Are the queries you are running super-high-volume? With our SSD setup we are currently capturing about one million tweets a day. It seems a HD should thus still be able to do a significant fraction of that. Next week I hope to set up a machine with a HD so that I can test the throughput of that.

You could try increasing the $idletime variable (in seconds) in dmi-tcat/capture/stream/controller.php but I’m afraid that won’t solve the issue.

Please let me know if you think of anything else, I’ll do the same :)

On 20 Nov 2013, at 16:58, supersambo notifications@github.com wrote:

when I run php capture.php I get PHP Deprecated: mysql_connect(): The mysql extension is deprecated and will be removed in the future: use mysqli or PDO instead in /home/supersambo/www/dmi-tcat/common/functions.php on line 5

but that shouldnt be a problem yet, right? I already captured a few million tweets before the issue ocurred for the first time, so I think credentials can't be the problem. Maybe my HDD isnt fast enough for this?

— Reply to this email directly or view it on GitHub.

ErikBorra commented 10 years ago

we realized that your queries might result in less than 100 tweets per 5 minutes. We have adjusted dmi-tcat/capture/stream/capture.php to fix this issue. See https://github.com/digitalmethodsinitiative/dmi-tcat/commit/206c88a035ab763e44de6ca345d37c943298cf72

supersambo commented 10 years ago

Hi Erik, Sorry for answering so late, again. I pulled recently but this had no effect. I also changed the $idletime, but as you guessed it didn't solve the problem.

Currently I'm using super-low-volume queries (a few hundred tweets a week).

I'm using php Version 5.5.3-1.
━━━━━━━━
Short task:
According to the forum thread above, approximately how many tweets per day were being captured with the SSD setup?

Spatial relationship records:
━━━━━━━━
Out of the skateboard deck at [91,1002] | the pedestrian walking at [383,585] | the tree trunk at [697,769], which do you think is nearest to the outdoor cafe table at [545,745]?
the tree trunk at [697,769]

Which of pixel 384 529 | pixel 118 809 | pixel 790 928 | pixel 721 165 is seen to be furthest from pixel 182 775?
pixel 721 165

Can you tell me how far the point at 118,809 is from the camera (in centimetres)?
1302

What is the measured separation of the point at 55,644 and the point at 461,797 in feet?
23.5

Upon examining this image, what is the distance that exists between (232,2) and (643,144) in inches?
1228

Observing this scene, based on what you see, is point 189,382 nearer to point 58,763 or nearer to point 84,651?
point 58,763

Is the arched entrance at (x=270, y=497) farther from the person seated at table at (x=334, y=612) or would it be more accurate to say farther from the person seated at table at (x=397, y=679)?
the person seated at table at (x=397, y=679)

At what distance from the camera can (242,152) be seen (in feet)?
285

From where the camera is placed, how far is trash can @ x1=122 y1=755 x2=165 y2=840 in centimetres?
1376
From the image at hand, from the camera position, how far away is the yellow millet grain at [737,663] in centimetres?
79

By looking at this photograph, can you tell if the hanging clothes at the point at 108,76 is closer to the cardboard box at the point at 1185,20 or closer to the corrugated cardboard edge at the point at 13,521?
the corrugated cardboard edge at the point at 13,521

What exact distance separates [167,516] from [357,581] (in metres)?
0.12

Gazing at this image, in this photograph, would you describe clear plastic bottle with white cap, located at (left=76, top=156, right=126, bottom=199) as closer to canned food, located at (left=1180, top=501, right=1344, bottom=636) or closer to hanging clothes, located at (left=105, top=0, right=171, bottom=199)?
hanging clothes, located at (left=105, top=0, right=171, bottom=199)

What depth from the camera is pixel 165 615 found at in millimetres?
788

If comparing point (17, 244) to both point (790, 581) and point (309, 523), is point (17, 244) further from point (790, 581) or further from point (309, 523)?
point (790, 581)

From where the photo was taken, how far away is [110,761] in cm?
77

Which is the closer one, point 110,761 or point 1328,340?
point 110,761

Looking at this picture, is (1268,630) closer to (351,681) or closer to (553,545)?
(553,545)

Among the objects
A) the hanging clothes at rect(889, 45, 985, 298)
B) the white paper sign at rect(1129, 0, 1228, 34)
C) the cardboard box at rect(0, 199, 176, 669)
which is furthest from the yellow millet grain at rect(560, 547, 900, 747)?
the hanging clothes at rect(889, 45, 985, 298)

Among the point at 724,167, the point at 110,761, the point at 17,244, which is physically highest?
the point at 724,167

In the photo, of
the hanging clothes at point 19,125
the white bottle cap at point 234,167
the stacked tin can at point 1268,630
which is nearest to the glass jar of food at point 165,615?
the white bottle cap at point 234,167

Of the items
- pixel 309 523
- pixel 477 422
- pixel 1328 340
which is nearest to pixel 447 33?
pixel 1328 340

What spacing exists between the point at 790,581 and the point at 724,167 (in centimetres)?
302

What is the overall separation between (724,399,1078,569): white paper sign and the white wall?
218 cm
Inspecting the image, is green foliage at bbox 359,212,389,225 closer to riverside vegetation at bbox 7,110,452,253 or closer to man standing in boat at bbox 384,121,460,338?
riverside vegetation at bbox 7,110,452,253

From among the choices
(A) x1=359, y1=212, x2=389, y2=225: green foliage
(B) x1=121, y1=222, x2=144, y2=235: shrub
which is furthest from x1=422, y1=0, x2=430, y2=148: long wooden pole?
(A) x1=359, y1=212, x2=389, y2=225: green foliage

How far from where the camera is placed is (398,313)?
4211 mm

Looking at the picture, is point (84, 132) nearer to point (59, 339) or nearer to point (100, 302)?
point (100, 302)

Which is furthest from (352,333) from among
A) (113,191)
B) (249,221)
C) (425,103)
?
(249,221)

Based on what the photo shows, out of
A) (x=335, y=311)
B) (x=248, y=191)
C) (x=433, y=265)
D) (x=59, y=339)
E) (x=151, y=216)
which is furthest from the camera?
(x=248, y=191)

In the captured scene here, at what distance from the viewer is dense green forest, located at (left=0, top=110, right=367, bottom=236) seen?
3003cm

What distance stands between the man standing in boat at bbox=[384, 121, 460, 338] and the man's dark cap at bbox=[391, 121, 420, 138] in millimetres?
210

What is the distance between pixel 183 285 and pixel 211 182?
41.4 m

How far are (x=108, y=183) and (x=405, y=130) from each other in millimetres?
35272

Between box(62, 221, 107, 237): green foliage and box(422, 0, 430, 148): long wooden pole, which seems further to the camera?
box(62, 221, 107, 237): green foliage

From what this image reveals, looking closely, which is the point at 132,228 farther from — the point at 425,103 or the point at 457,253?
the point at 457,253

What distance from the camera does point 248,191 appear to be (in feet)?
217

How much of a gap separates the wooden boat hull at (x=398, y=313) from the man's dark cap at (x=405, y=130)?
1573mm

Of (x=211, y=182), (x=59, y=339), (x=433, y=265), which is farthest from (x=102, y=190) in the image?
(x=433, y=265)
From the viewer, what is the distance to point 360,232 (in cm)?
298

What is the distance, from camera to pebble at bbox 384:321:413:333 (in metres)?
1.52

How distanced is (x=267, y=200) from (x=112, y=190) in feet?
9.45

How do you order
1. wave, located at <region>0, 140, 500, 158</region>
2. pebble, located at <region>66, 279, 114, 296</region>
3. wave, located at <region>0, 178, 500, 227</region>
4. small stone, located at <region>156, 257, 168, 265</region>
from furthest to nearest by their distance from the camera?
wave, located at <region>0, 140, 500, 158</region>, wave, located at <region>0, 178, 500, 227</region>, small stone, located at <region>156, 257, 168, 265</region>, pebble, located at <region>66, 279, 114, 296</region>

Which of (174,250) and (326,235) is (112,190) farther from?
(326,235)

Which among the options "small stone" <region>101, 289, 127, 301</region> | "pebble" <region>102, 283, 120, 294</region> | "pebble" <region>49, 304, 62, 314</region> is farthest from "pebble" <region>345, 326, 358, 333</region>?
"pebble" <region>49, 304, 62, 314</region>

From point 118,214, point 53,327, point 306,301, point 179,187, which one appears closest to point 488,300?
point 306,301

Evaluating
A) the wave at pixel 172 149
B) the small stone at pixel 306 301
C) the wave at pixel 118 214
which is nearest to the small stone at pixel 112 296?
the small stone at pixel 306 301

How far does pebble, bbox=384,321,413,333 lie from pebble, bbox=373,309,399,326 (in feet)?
━━━━━━━━
Reply:
About one million tweets a day.